誰がどう見ても〈瑞麒〉を象っているとわかる形だ。
「んふっ」
シルティは即座に機嫌を直し、太陽のように輝く笑顔を浮かべた。
【いいですね!! 透明な刃物、綺麗です! でも、どうしたんですか? 刃物が欲しくなりました?】
【刃物、というのは、別に欲しくはない。ただ、お前のそれは、悪くはない】
するすると回転を始める水片。シルティを散々楽しませてくれた切断力を有する水円だ。水塊をぶつけるような単純な質量攻撃とは明確に異なる種類の暴力は、水精霊の観点からしても興味深いものだったのかもしれない。

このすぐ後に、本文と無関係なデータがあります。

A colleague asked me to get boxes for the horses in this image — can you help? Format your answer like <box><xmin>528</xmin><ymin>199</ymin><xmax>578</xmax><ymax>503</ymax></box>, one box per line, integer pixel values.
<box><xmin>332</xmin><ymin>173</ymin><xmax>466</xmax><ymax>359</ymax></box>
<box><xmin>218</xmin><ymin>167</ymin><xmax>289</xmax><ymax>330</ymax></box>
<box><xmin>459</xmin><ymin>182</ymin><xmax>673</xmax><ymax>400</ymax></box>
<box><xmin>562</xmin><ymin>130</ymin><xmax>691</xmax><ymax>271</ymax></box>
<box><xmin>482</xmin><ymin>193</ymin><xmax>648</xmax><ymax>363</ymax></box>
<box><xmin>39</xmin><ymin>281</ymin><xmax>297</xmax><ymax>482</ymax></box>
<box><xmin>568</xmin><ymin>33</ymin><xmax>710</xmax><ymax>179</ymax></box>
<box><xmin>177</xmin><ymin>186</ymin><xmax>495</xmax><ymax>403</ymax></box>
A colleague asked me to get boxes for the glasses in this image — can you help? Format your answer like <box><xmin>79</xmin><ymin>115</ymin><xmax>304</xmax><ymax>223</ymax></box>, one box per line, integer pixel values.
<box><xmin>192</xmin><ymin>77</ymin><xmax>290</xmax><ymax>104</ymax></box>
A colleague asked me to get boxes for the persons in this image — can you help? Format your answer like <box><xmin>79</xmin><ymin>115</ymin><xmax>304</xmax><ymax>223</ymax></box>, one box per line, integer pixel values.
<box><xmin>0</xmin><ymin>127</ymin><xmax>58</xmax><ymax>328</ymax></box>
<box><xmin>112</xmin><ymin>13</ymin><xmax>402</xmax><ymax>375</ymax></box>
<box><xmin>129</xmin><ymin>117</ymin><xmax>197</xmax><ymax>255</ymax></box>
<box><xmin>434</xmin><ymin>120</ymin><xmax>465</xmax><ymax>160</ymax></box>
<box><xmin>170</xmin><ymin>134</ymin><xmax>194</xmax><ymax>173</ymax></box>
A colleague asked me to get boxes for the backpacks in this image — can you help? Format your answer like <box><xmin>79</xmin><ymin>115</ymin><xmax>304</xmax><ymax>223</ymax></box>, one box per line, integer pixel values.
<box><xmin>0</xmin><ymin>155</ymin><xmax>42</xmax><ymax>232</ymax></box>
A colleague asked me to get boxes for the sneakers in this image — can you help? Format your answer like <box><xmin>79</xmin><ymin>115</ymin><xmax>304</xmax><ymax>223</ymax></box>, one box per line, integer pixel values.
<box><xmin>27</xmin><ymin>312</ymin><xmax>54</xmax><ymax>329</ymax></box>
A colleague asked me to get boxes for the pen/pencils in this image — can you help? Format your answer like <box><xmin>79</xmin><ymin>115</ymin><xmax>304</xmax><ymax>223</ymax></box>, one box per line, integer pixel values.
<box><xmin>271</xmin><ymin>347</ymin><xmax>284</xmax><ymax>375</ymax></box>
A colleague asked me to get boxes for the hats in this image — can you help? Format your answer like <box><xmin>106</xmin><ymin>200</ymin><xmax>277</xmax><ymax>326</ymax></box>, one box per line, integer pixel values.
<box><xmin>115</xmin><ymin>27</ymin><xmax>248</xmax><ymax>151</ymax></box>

【ふふっ。なんだかちょっと嬉しいです。ただ、斬るのを前提にするなら、もう少し薄くした方がいいかもしれませんね。回してるうちにだんだん形が崩れてますよ?】
高速回転の遠心力によるものだろう、ローゼレステの水円は縁部の厚みが増し、逆に中央部は薄く凹んでいた。これでもシルティの肉体を切削することはできるだろうが、しかし鋭利と呼ぶことはできない。
【これ以上は、難しい】
ローゼレステが溜め息のような響きの声を出した。
硬質な飛鱗と違い、ローゼレステの水円は純然たる液体だ。変形を抑え込むのも限界があるのだろう。かといって、回転速度を落としては元も子もない。
【ふむん。じゃあ、もっと硬くできるように、訓練あるのみですね!】
【……訓、練】
【私が遠くまで届くようになったみたいに、ローゼだっていつかできるようになりますよ!】
なにか思うところがあったのだろうか、ローゼレステはしばらく黙り込み、高速回転する水円を緩く動かしていた。